While the master showed:
mysql> show master status;
+-------------------+-----------+--------------+------------------+
| File              | Position  | Binlog_Do_DB | Binlog_Ignore_DB |
+-------------------+-----------+--------------+------------------+
| master-bin.000009 | 206637528 |              |                  |
+-------------------+-----------+--------------+------------------+
1 row in set (0.02 sec)

mysql> show databases;
+--------------------+
| Database           |
+--------------------+
| information_schema |
| mysql              |
| omer1              |
| systest1           |
| test               |
+--------------------+
5 rows in set (0.00 sec)

Note the differences in the master bin log number and position and the missing database on the slave.

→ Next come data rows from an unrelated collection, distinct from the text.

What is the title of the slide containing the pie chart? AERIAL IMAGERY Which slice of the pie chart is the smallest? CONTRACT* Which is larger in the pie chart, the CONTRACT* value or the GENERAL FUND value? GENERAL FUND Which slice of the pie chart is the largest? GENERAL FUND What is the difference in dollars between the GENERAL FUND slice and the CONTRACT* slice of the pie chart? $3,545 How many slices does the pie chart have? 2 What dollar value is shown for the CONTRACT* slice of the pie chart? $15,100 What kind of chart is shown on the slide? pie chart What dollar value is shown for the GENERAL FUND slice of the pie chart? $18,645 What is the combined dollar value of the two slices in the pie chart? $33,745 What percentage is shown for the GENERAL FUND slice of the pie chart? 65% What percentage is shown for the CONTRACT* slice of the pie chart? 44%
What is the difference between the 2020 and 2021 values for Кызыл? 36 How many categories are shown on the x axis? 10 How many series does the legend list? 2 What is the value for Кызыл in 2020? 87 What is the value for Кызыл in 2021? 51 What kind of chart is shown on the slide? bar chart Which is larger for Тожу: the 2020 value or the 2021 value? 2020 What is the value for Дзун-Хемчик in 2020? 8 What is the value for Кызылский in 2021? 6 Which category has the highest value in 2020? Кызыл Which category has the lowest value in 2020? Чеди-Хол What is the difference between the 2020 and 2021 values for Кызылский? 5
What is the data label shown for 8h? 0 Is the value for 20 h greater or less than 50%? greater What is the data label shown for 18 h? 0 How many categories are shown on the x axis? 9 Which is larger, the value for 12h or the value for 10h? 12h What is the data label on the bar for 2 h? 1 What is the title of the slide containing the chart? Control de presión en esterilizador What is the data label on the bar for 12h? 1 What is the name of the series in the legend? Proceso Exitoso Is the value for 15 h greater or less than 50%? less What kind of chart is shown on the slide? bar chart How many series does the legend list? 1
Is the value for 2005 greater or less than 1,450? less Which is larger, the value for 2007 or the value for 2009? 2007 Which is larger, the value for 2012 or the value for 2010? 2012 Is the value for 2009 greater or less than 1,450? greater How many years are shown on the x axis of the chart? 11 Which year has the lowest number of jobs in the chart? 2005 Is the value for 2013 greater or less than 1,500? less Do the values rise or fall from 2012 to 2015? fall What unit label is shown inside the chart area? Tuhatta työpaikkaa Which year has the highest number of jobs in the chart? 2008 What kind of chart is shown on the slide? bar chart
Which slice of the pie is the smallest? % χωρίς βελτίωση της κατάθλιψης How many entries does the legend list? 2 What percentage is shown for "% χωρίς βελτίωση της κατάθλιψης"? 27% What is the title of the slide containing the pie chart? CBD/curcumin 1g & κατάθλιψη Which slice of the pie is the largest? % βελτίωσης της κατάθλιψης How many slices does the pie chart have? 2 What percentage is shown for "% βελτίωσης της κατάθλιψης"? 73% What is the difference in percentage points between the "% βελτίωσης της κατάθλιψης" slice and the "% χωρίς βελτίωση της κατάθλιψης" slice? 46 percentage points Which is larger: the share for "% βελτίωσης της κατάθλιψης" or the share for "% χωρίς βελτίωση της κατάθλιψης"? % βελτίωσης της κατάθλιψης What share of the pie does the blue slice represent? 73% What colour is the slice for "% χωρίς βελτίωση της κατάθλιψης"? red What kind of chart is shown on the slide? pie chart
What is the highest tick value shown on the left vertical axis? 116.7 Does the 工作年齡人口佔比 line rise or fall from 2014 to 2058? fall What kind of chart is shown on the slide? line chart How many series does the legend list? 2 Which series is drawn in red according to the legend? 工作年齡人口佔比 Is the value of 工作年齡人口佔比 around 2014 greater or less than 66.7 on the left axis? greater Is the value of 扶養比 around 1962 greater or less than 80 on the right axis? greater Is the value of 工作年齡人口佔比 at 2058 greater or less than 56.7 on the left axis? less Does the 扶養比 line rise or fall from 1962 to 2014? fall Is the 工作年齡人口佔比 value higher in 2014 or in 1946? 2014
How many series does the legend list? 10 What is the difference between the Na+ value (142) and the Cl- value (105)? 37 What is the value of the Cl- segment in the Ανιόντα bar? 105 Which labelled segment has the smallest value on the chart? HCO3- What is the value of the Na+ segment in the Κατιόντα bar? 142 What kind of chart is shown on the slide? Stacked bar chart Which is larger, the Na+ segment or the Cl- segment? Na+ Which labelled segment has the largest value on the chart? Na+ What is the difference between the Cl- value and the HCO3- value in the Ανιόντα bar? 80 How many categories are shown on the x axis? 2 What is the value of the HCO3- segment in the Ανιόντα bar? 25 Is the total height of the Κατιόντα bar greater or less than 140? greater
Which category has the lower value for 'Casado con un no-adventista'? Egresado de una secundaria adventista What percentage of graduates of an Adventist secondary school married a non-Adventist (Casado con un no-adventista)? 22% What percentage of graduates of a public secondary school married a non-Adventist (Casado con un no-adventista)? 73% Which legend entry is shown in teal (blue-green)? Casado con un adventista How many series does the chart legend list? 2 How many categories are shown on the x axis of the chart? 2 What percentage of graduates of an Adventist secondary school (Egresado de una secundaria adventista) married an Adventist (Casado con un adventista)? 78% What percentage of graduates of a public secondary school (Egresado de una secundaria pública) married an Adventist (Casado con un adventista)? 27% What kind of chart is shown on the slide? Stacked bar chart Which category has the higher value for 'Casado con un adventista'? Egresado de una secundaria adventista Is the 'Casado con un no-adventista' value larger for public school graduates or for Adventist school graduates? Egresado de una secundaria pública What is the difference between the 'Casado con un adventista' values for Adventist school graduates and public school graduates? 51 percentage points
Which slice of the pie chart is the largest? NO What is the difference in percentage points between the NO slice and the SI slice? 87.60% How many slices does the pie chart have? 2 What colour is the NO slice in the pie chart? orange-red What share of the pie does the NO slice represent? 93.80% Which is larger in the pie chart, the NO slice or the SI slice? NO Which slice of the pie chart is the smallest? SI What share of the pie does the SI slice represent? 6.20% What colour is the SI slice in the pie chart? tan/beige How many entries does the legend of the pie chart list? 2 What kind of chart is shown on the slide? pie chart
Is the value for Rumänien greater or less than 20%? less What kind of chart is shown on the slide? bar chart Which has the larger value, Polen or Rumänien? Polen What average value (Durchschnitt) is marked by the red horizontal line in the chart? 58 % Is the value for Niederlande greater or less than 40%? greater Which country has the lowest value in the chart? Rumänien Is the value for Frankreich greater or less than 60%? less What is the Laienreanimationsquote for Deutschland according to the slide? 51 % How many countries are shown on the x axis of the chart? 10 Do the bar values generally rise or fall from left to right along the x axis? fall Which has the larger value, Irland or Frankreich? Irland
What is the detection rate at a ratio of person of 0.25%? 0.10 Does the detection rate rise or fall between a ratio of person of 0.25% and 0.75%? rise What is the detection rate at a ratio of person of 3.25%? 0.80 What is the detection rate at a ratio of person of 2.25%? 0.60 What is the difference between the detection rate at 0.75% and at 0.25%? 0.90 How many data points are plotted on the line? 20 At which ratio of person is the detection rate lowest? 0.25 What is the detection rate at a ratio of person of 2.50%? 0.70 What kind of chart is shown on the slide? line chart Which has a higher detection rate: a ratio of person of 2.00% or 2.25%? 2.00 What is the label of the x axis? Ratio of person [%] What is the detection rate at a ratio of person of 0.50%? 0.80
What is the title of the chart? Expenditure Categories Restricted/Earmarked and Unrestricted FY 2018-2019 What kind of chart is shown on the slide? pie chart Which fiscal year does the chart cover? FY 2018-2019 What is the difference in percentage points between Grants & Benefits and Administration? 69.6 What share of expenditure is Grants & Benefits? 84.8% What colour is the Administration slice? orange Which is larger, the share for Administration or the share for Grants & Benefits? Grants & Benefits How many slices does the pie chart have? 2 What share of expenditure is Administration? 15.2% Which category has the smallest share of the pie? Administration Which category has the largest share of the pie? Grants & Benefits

This problems was observed while running replication between different geographical locations (Sweden and Cupertino) and emulating packet losses on the line.

How to repeat:
1. Set replication to run between a master and a slave in different geographical 
   locations (in this case the specifics was a master in Cupertino replicating   
   to a slave in Sweden. 

2. Emulate packet loss on the line using iptable (the following was set on the 
   'slave' box):
      iptables -A drop_test -p tcp -m limit --limit 1/s --limit-burst 1 
      --source <master_ip> --source-port <master_port> -j DROP
   and point the INPUT/OUTPUT/FORWARD default rules to it
   
3. After some time (can be hours), replication will stop with a communication
   error.

4. Stop the packet drop by removing the above rule:
   iptables -D drop_test -p tcp -m limit --limit 1/s --limit-burst 1 
   --source <master_ip> --source-port <master_port> -j DROP:

5. Restart replication by logging into the client and performing 'STOP SLAVE'
   and 'START SLAVE'

6. You will note that replication has started and it shows as running when 
   using 'SHOW SLAVE STATUS'. However nothing is replicated. The slave is not 
   catching up on changes done in the master.

For more details check the master and slave log directories (location posted below)

Suggested fix:
Replication should resume and the slave should catch up

No feedback was provided for this bug for over a month, so it is
being suspended automatically. If you are able to provide the
information that was originally requested, please do so and change
the status of the bug back to "Open".

No feedback was provided for this bug for over a month, so it is
being suspended automatically. If you are able to provide the
information that was originally requested, please do so and change
the status of the bug back to "Open".